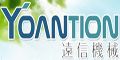 遠信印染機械有限公司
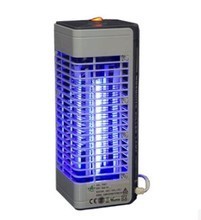 選對電子滅蚊神器，輕松告別夏日嗡嗡困擾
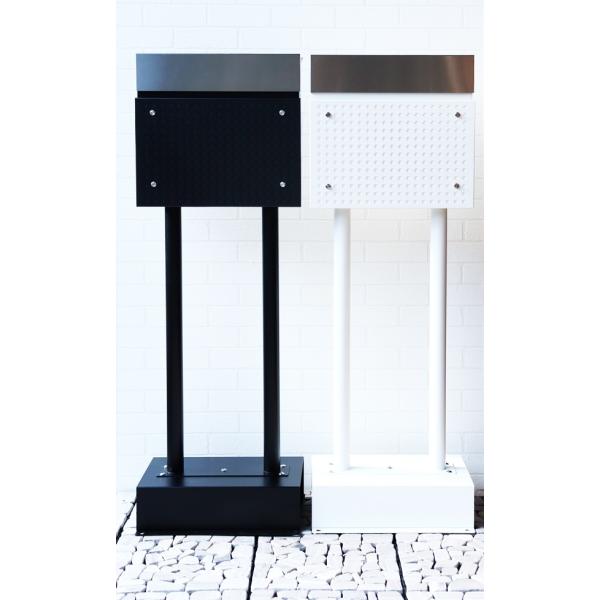 X^h|Xg u^ t X֎ Xփ|Xg [{bNX  k ubN zCg mg[ _  Rosa [U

# # # #

• PROBLEM: Please write out every line of the listing above exactly, and leave the images behind.

• EXERCISE RESULT:
 遠信印染機械有限公司
 選對電子滅蚊神器，輕松告別夏日嗡嗡困擾
 X^h|Xg u^ t X֎ Xփ|Xg [{bNX  k ubN zCg mg[ _  Rosa [U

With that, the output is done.